- [Written problem]:
Starting at the line that contains "Considering the scene here, what", restate each line word for word through the final line of the data, keeping both ends.

::::::

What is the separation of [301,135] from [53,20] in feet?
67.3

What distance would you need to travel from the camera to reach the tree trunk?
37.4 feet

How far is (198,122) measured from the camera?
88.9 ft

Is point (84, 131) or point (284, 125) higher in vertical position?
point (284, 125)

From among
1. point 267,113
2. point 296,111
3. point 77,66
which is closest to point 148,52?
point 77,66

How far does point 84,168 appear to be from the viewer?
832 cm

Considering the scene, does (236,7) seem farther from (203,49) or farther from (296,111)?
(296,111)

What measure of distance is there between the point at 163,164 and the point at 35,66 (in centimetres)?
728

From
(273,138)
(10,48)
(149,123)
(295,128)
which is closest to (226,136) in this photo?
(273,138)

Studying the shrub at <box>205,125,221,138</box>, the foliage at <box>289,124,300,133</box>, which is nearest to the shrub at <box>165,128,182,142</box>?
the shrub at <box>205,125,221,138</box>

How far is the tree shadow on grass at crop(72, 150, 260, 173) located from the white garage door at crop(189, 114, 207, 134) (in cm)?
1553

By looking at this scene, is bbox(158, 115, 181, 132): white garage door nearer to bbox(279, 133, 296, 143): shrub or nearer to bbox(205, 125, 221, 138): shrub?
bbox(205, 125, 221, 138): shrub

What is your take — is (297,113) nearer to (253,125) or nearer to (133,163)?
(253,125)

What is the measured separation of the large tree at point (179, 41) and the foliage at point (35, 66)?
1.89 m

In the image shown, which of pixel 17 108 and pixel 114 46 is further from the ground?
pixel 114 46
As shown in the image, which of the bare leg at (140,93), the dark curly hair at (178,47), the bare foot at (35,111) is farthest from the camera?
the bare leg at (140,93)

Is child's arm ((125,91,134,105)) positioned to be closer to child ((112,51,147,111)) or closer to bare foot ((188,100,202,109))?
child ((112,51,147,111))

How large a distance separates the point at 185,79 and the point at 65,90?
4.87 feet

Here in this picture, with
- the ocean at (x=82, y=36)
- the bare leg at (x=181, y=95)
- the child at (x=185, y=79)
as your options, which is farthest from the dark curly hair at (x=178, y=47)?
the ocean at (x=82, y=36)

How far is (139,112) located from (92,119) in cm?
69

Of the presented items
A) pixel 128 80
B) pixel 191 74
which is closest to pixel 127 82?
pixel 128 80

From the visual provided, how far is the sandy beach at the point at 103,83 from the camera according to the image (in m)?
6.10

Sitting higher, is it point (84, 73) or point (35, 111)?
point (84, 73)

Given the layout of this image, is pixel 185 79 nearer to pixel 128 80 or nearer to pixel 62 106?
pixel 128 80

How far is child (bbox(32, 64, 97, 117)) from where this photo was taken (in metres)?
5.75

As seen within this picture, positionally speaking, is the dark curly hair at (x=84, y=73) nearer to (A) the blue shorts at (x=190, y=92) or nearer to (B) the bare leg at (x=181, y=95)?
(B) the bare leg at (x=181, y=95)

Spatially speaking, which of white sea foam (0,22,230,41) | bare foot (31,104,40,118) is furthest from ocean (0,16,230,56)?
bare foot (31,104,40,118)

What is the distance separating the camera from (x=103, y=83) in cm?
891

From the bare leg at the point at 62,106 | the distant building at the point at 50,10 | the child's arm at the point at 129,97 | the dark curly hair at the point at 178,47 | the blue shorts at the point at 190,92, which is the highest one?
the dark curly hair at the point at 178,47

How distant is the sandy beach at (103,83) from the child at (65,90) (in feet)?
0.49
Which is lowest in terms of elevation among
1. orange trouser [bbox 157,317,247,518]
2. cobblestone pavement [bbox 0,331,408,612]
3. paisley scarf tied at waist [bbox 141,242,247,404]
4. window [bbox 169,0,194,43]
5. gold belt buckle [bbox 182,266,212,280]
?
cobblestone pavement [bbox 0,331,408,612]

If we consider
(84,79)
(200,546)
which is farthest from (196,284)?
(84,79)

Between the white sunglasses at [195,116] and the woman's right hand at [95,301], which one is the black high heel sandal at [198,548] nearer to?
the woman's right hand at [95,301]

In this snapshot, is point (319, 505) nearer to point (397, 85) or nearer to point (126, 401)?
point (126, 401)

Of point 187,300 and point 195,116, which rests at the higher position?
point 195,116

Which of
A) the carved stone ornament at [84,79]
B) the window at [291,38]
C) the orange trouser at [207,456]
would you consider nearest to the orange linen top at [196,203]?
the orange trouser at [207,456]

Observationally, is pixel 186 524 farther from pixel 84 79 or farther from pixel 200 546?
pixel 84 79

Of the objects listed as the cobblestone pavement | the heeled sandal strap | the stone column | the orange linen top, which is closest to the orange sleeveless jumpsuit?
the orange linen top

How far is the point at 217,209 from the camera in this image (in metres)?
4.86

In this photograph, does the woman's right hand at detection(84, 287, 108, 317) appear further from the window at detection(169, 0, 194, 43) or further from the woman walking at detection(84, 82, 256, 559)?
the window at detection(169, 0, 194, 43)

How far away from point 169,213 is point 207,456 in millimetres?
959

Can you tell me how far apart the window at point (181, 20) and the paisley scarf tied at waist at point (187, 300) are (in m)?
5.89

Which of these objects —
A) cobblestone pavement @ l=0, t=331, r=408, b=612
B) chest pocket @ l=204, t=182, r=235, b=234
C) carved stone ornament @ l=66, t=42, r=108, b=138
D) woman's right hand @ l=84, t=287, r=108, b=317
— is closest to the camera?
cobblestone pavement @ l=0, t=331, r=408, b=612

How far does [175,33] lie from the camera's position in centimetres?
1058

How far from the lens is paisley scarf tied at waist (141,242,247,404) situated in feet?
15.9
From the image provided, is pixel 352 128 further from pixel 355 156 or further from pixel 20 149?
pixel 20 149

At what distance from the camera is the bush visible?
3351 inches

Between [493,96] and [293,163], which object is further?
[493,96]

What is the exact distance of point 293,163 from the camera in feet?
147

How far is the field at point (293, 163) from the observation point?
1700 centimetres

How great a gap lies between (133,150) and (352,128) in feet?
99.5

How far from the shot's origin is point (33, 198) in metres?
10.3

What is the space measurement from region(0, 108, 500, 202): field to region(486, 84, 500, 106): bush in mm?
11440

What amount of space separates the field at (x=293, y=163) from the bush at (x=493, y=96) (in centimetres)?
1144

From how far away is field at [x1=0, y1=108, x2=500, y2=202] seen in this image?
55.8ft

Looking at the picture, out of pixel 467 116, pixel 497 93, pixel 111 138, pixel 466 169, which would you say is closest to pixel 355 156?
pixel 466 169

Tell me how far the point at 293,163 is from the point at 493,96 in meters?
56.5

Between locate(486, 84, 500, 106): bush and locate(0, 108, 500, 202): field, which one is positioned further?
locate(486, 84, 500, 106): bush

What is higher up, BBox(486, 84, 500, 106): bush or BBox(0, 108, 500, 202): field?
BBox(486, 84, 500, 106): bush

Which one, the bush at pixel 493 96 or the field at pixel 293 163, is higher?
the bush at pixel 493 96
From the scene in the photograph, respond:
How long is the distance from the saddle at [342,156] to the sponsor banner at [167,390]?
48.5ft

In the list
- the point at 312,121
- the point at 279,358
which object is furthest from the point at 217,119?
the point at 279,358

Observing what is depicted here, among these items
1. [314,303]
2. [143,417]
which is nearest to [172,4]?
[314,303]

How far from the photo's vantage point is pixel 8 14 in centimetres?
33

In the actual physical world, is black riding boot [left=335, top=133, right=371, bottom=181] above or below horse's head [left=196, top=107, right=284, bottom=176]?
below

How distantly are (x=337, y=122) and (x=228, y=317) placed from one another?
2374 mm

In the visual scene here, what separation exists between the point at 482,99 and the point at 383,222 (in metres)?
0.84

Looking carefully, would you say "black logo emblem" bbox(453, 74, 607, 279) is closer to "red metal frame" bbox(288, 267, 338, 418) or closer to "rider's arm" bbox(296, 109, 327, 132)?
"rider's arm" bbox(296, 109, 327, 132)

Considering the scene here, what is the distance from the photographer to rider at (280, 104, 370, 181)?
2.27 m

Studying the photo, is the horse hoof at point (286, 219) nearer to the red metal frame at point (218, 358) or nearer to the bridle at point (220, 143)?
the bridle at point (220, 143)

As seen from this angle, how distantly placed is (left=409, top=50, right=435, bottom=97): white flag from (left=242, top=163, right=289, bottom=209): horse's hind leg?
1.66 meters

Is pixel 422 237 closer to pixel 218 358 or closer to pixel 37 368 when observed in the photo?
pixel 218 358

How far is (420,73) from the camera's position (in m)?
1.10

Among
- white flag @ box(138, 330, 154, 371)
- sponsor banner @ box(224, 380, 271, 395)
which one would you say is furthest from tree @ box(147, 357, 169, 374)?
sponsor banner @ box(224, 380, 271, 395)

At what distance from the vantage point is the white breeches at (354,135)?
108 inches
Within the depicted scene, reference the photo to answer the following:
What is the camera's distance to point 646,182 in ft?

::::::

- [Complete answer]:
Considering the scene here, what is the distance from the photographer to rider at (280, 104, 370, 181)?
2.27 m

Studying the photo, is the horse hoof at point (286, 219) nearer to the red metal frame at point (218, 358) or nearer to the bridle at point (220, 143)?
the bridle at point (220, 143)

As seen from this angle, how distantly placed is (left=409, top=50, right=435, bottom=97): white flag from (left=242, top=163, right=289, bottom=209): horse's hind leg?
1.66 meters

Is pixel 422 237 closer to pixel 218 358 or closer to pixel 37 368 when observed in the photo?
pixel 218 358

How far is (420,73) from the camera's position (in m)?
1.10

Among
- white flag @ box(138, 330, 154, 371)
- sponsor banner @ box(224, 380, 271, 395)
which one would you say is furthest from tree @ box(147, 357, 169, 374)?
sponsor banner @ box(224, 380, 271, 395)

At what distance from the vantage point is the white breeches at (354,135)?
108 inches
Within the depicted scene, reference the photo to answer the following:
What is the camera's distance to point 646,182 in ft?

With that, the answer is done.